In 2015, he co-signed an article in Le Monde protesting what the signatories termed "lies and fantasies" reported by the media regarding new middle school history curricula.

In 2017, he co-signed an op-ed in Mediapart titled "Faire gagner la gauche passe par le vote Mélenchon" ("Winning the Left Requires Voting for Mélenchon").

From May 2017, Serna authored a weekly column, "Ma chronique de l'extrême centre" (My Column on the Extreme Center), which appeared in the Friday edition of l'Humanité.

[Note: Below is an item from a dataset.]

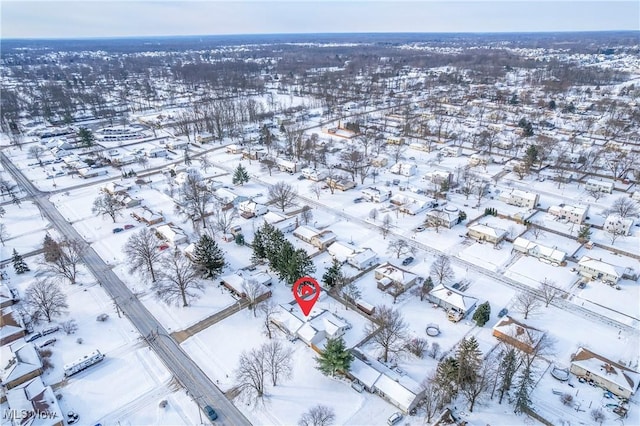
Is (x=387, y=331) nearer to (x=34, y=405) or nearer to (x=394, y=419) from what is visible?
(x=394, y=419)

== Administrative suspension and harassment allegations ==
In June 2025, Serna was suspended from teaching and research until June 2, 2026, by the University of Paris 1 Panthéon-Sorbonne. This decision followed an internal institutional dispute within his research laboratory linked to his efforts to defend the independence and structural preservation of the IHRF, which was originally established in 1937 by the Popular Front. Serna has consistently denied the allegations of psychological harassment brought against him by the university's administrative commission, challenging their refusal to accept his formal defense submissions. While the university maintained its disciplinary suspension regarding his core institutional roles, it allowed him to continue supervising his existing doctoral students, noting that the ongoing restrictions stem strictly from internal administrative conflicts.